▶ [Verilen metin]
..........

KALEM -25 (Тхыпкъэ)

Ali Çurey
05.04.2018

Can dostlarım, bir önceki yazımda; ikinci yazımın konu başlığı “Ekonomi” olacak, diye belirtmiştim. Şimdi sözüme sadık kalarak yazıyorum.

Sevgili dostlarım, yaşadığım kazanın (ilçe) nüfusu milyona yakın ve belki de daha da fazla. Pazar günü sabah saat 9:30’da evden çıktım. İki saate yakın, bir zaman içinde, cadde ve sokaklarda gezinen veya iş yeri açık olan yurttaşlardan, gözüme kestirdiğime tek soru sordum.

– “Ekonomi” diyince ne anlıyorsun veya “Ekonomi” nedir?

Önce şaşkın şaşkın “Bu da nereden çıktı?” gibisinden baktılar. Sonra ve hemen “para!” diyenler çoğunlukta. Ancak, “tasarruf” veya “üretim” diyen de oldu. Her ne halse, ben amacıma ulaştım. Yani “istatistik” yaptım! İyi mi? Bu arada, soru mu soru ile yanıtlayanlarda oldu.

– Amca, sence nedir?

Yanıtım; ”Ben sana soruyorum. Öğrenmek için birader!”.

..........

▶ [Sağlanan veriler]
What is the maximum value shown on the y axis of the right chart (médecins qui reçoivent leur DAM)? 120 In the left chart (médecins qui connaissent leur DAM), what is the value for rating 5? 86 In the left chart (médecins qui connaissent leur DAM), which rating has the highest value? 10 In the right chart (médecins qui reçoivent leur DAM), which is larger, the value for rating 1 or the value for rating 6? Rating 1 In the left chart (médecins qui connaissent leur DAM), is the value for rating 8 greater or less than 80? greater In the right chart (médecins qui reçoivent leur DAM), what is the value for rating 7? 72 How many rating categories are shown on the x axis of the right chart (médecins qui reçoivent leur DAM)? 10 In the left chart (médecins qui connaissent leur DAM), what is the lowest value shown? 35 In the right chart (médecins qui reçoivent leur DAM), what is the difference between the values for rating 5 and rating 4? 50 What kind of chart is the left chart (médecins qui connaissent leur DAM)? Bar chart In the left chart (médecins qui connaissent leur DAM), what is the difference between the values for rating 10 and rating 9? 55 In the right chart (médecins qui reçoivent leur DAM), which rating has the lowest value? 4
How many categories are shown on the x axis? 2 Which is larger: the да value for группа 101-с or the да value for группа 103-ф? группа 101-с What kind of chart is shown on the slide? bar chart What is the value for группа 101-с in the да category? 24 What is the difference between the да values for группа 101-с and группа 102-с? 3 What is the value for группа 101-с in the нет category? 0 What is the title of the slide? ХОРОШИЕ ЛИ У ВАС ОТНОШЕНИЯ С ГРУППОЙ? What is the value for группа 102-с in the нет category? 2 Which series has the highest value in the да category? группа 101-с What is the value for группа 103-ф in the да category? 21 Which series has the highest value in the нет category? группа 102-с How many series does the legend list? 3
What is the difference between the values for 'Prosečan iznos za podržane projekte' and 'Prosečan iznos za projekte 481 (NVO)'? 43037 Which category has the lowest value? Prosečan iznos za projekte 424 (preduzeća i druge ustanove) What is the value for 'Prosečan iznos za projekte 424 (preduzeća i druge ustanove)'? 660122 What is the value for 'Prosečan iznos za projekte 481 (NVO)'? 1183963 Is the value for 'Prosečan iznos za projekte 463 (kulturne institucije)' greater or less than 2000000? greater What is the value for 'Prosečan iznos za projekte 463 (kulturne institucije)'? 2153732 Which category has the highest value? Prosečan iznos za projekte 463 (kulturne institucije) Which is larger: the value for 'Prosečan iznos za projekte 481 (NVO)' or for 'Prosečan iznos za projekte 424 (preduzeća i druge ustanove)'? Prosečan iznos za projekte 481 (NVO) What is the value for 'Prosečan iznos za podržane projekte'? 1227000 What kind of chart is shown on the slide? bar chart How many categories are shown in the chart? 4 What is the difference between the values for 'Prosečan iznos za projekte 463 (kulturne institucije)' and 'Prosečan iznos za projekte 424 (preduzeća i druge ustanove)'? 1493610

..........

▶ [Görev 1]
Ekonomi yazısında "Sevgili dostlarım, yaşadığım kazanın" diye başlayan paragrafı, temel bilgilerini koruyarak daha kısa biçimde yeniden yazın.
▶ [Görev 2]
Ekonomi yazısına göre, "Ekonomi nedir?" sorusuna yurttaşların verdiği tek kelimelik yanıtları sıralayın.
▶ [Görev 3]
Ekonomi yazısını son cümlesinden sonra kaldığı yerden sürdürün.
Bu verilere ihtiyaç yoktur.

▶ [Yanıt 1]
Yazarın yaşadığı ilçenin nüfusu milyona yakın, belki daha fazladır. Yazar pazar sabahı 9:30'da evden çıkmış. Yaklaşık iki saat boyunca cadde ve sokaklarda gezinen ya da iş yeri açık olan yurttaşlardan gözüne kestirdiklerine tek bir soru sormuştur.

▶ [Yanıt 2]
- para
- tasarruf
- üretim

▶ [Yanıt 3]
Sevgili dostlarım, ekonomi sözcüğünü bu gün duymayan yoktur herhalde. Sağır Sultan dahil. Gerek ekonomistlerimiz ve gerek siyasilerimizin ağzından duya duya alıştık. Ve hatta doyduk. Kimisi, ekönomi, kimisi ekenomi ve kimiside ekonomi der. Kısaca nasıl telaffuz edilirse edilsin, bu kavram, evrensel kimlikli bir sözcüktür. Kökeni ise Fransızca’dan. (Kimine göre de Yunanca.)
Yani;
Eko: Yankı.
Ekol: Sanat veya düşünce akımı.
Ekoloji: Çevre bilim.
Ekonomi: İktisat bilimi-tutumluluk.
Ekose: İskoç tipi tartan kumaş.
(Bkz. Sözlerin Soy Ağacı-Sevan Nişanyan, Çağdaş Türkçe’nin Etimolojik Sözlüğü)

Sevgili dostlarım, kökü ve kökeni ne olursa olsun; ekonomi, hemen hemen tüm dünya dillerinde taht kurmuş bir kavramdır. Yaşasın ekonomi!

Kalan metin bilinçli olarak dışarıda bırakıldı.